Is there a semantics for intuitionistic logic that is meta-theoretically "self-hosting"?

I would argue that intuitionistic logic is perfectly self-hosting: working in an intuitionistic set theory, one can define a sound semantics of intuitionistic logic relative to models built out of plain sets in the (intuitionistic) metatheory, without any need for Kripke-ness or anything complicated. Just as the interpretation by set-models in a classical metatheory is the "intended" meaning of classical logic, a word-for-word interpretation by set-models in an intuitionistic metatheory is the intended meaning (or, at least, an intended meaning) of intuitionistic logic.

What forms of completeness theorem are intuitionistically provable is a separate question, which I would argue doesn't impact on the self-hostingness of intuitionistic logic. But I believe the forms of completeness that are true for intuitionistic logic — which are arguably best expressed in terms of models in arbitrary categories or hyperdoctrines of the appropriate sort, including Kripke models as the special case of presheaf categories — can certainly be proven in an intuitionistic metatheory. For instance, Part D of Johnstone's Sketches of an Elephant proves these categorical completeness results for various fragments of logic, including full first-order intuitionistic logic, and generally uses intutionistically valid reasoning.


Comment environment was acting funny, so I am writing an "answer". Here is a good place to start:

Harry de Swart's PhD from the University of Nijmegen (the Netherlands) was about this kind of topic:

H.C.M. de Swart: Intuitionistic logic in intuitionistic metamathematics, Dissertation, 1976, University of Nijmegen. https://core.ac.uk/reader/43594080

He has since left this field, so I do not know if he will answers questions via email.

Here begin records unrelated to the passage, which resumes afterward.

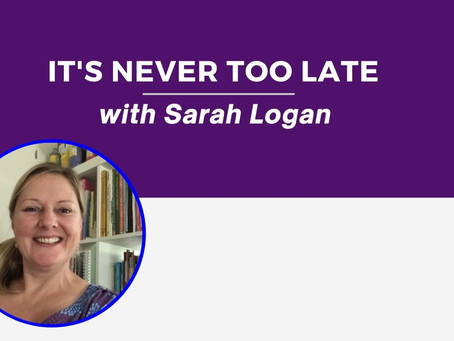 It's Never Too Late: Sarah Logan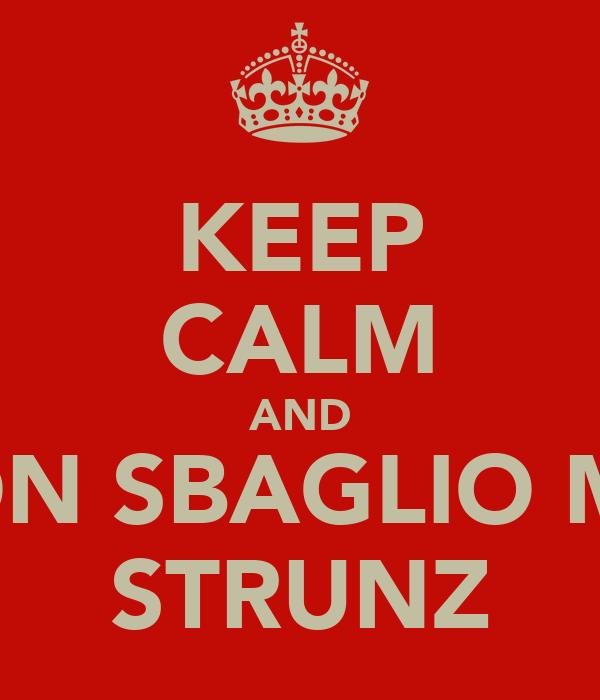 KEEP CALM AND NON SBAGLIO MAI STRUNZ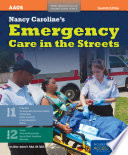 """Nancy Caroline's Emergency Care in the Streets"" by Nancy L. Caroline, Bob Elling, American Academy of Orthopaedic Surgeons, Mike Smith"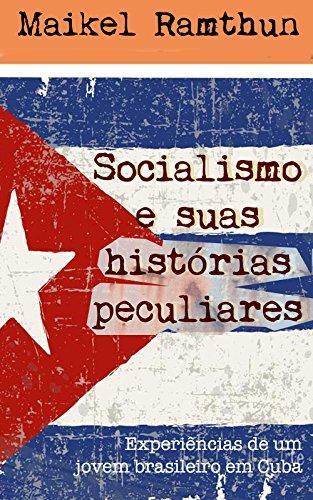 Socialismo e suas histórias peculiares: Experiências de um jovem brasileiro em Cuba (Portuguese Edition)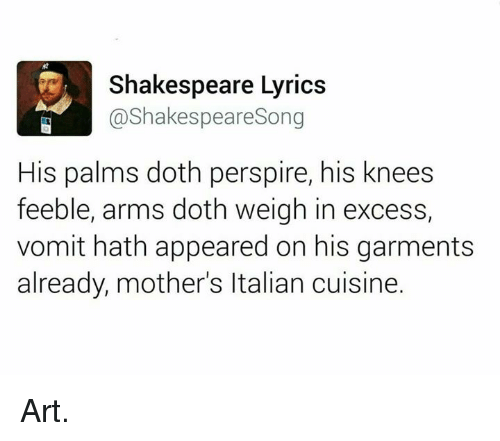 Memes, Shakespeare, and Songs: Shakespeare Lyrics  @Shakespeare Song  His palms doth perspire, his knees  feeble, arms doth weigh in excess,  vomit hath appeared on his garments  already, mother's ltalian cuisine. Art.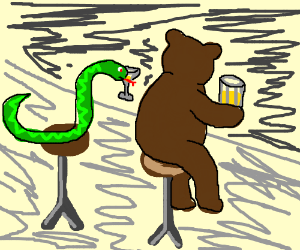 A snake having drinks with a bear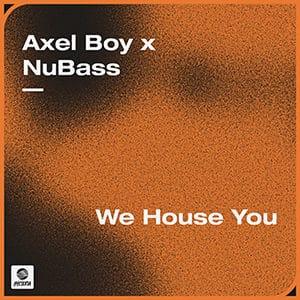 Axel Boy x NuBass - We House You - julio 2021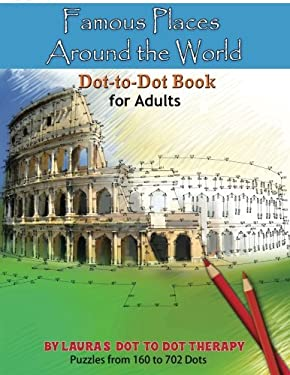 Famous Places Around the World Dot-to Dot Book For Adults (Fun Dot to Dot for Adults) (Volume 2)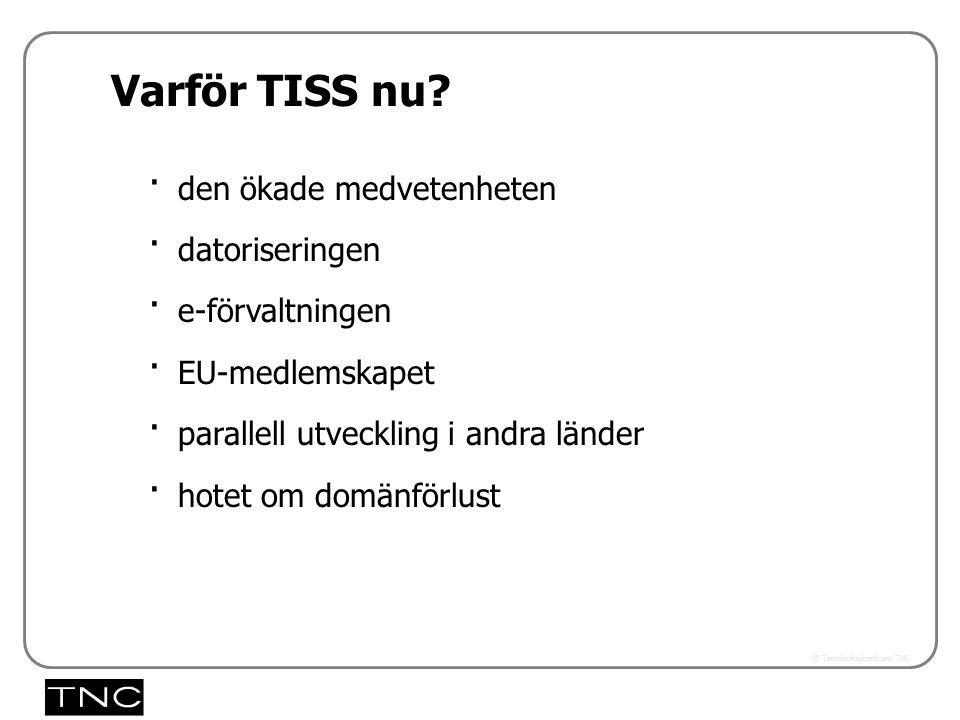 Västra vägen 7 B 169 61 Solna Telefon: 08-446 66 00 Telefax: 08-446 66 29 Webbplats: www.tnc.se E-post: tnc@tnc.se © Terminologicentrum TNC Varför TISS nu.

See Palmgren, Constructive Sheaf Semantics for a completeness proof for sheaf semantics within a constructive (and predicative) metatheory. The introduction also mentions several references to earlier approaches that are generalised by sheaf semantics. I recommend particularly Troelstra and Van Dalen, Constructivism in mathematics, vol 2 as a standard reference containing various results about the semantics of constructive mathematics.